### [Extrait fourni]
+++
Tout ce petit monde vit sur les terres des seigneurs du coin, les Ambroisies et redoute les impôts que les Ambroisies exigent chaque année et redoutent plus encore, la folie d'Ambroisie-le-fils qui parcourt les campagnes avec son cheval, décimant les récoltes, écrasant les enfants et troussant les femmes. À cela s'ajoute, la rigueur du climat qui saccage le travail des paysans, la faim, le gel qui torturent les êtres, la fatalité qui empêche tout espoir ! la solidarité familiale permet certes de mieux supporter tous ces fardeaux, mais elle ne garantit jamais le bonheur. La révolte est si périlleuse que seule la jeune Madelaine l'ose et cela provoque de grands malheurs dans le village.
Construit comme une tragédie, le prologue annonçant déjà l'inévitable malheur, ce roman est touchant par ses personnages dont on partage les espoirs, les colères, la soumission à la fatalité !
Terrible tragédie, hors du temps, dans un univers quasi mythologique où se côtoient le fleuve Basilic, le cheval Jéricho et les seigneurs Ambroisie, c'est aussi un roman de la misère et de la révolte qui rappelle la terrible histoire de Jacquou Le Croquant d'Eugène le Roi.
Le roman se teinte cependant d'une certaine modernité, accordant à la question de la place des femmes dans le monde, une place privilégiée. Est-ce ce qui a séduit cette année les lycéens ?
+++
### [Données brutes]
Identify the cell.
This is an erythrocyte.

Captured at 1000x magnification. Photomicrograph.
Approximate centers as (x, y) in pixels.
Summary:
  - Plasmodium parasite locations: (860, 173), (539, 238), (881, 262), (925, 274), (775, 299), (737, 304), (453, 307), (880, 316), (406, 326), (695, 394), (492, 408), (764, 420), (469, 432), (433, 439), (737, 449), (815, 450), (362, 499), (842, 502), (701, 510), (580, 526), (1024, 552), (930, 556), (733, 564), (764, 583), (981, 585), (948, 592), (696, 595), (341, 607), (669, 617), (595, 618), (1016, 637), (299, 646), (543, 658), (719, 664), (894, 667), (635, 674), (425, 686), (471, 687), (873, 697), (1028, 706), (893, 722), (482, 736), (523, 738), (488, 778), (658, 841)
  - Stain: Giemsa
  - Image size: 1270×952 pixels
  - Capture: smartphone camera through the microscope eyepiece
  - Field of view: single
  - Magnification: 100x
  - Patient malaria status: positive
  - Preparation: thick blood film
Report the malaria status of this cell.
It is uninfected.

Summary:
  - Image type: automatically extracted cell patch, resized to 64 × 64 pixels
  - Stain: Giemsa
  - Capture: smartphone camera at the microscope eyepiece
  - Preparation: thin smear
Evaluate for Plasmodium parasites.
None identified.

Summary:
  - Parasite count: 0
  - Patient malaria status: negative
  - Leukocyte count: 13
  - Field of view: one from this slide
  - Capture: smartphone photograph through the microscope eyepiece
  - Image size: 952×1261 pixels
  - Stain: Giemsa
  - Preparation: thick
+++
### [Consignes]
1. Dans l'extrait sur le roman, plus haut, relevez tout ce qui se côtoie dans l'univers présenté comme quasi mythologique.
2. Prolongez l'avis sur ce roman de misère et de révolte à partir de sa dernière phrase, sans toucher aux lignes.

### [Réponses]
1. le fleuve Basilic, le cheval Jéricho, les seigneurs Ambroisie

2.
Extrait choisi : " Je n’en avais jamais vu avant elles. Ambre et Aelis sont des jumelles. Cela n’arrive pas souvent et les gens se méfient quand les ventres des mères donnent la vie deux fois coup sur coup, soulagés lorsque l’un des deux enfants meurt à la naissance. Car pour eux, il n’y a rien de normal dans ces corps et ces visages qui se ressembleront goutte pour goutte tout au long de la vie, ces êtres dont on ne saura jamais vraiment si c’est l’un ou l’autre, si c’est humain, si au fond ce n’est pas le diable. Rose a ri en racontant il y a longtemps qu’Ambre et Aelis ont survécu toutes les deux et cela a causé bien du souci à leurs parents d’accueillir deux enfants d’un coup, deux filles qui plus est, qui n’auraient pas la force des fils, qu’il faudrait marier et presque payer pour qu’on les emmène. D’ailleurs il s’en est fallu de peu qu’on ne les jette dans le Basilic une nuit quand tout le village dormait. Cependant les nouvelle-nées étaient d’une beauté saisissante ; sans doute leurs parents les ont-ils gardées par une sorte de superstition confuse, mélange de fascination et de peur, n’osant défaire ce que le ciel avait fait si seulement c’était lui."